DR Congo army spokesman Guillaume Djike said Ntaganzwa was captured overnight Saturday by police, some 60 kilometres (40 miles) north of the eastern city of Goma, where he was brought on Wednesday.
- $5 million reward -
Djike said the fugitive was fleeing an army offensive launched the day before against Congo-based Rwandan FDLR rebels, a Hutu group seeking the overthrow of the Tutsi-led government in Kigali.
Congo's Minster of Justice Alexis Thambwe Mwamba said Ntaganzwa would be taken to Kinshasa for questioning, without confirming whether he would be extradited to Rwanda to face trial.
The US State Department, which offered the $5 million bounty for his arrest under its War Crimes Rewards Program, lists Ntaganzwa as "one of the main instigators of the genocide" in Rwanda's southern Butare district.

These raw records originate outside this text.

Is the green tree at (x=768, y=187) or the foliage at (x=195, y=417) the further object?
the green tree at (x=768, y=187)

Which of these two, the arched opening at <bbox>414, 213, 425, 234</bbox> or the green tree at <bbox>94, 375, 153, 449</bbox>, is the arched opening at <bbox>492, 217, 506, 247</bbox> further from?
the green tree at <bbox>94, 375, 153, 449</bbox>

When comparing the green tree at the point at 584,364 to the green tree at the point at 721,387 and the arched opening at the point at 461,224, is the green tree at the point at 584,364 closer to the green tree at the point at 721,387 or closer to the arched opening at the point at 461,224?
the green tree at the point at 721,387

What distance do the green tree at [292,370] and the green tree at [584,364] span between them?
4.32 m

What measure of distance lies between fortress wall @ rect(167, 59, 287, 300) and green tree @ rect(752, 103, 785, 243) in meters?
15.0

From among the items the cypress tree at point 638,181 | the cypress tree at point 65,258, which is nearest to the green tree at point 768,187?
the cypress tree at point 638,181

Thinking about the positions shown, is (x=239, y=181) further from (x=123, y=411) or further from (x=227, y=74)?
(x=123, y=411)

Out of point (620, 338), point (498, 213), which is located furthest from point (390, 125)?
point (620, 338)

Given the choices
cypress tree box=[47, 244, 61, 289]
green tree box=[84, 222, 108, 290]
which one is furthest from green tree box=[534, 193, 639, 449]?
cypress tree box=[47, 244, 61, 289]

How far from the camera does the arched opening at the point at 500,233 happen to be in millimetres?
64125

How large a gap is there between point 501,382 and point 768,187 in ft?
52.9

"Ntaganzwa is also accused of making speeches calling for the elimination of Tutsis in the region and facilitating the killing of Tutsi refugees," the US bounty notice reads.
Ntaganzwa was intially wanted for trial at the UN-backed International Criminal Tribunal for Rwanda (ICTR), based in the northern Tanzanian town of Arusha.
But his case was transferred to Rwanda in 2012, and the MICT prosecutor Hassan Jallow has asked authorities in DR Congo to transfer him to Kigali.
According to a 44-page ICTR indictment, Ntaganzwa helped to establish, train and arm the local Interahamwe militia, the Hutu youth wing of the political party he ran in the Nyakizu area, "with the intent to exterminate the Tutsi population and eliminate its 'accomplices'."
- Survivors 'pleased' at arrest -
The indictment also accuses Ntaganzwa of personally leading a series of massacres of Tutsi civilians, including an attack on a church where thousands had taken shelter.
Jean Pierre Dusingizemungu, president of Rwanda's genocide survivors' association, Ibuka, welcomed the arrest saying Ntaganzwa must now face trial in Rwanda.
"We are pleased that he was arrested," he said, adding it should be an example to other nations where remaining fugitives are still hiding. "We think if there was the political will of the countries where these people are, they would all be arrested," he said.
Ntaganzwa fled Rwanda for neighbouring Congo soon after the genocide.
Announcing Ntaganzwa's arrest, Jallow, "thanked the authorities of the DRC for their cooperation and urged them to transfer the accused to Rwanda for trial without delay," according to the statement.
There was no immediate reaction from Kinshasha.
Eight other fugitives remain at large: Felicien Kabuga, Augustin Bizimana, Protais Mpiranya, Fulgence Kayishema, Pheneas Munyarugarama, Aloys Ndimbati, Ryandikayo and Charles Sikubwabo.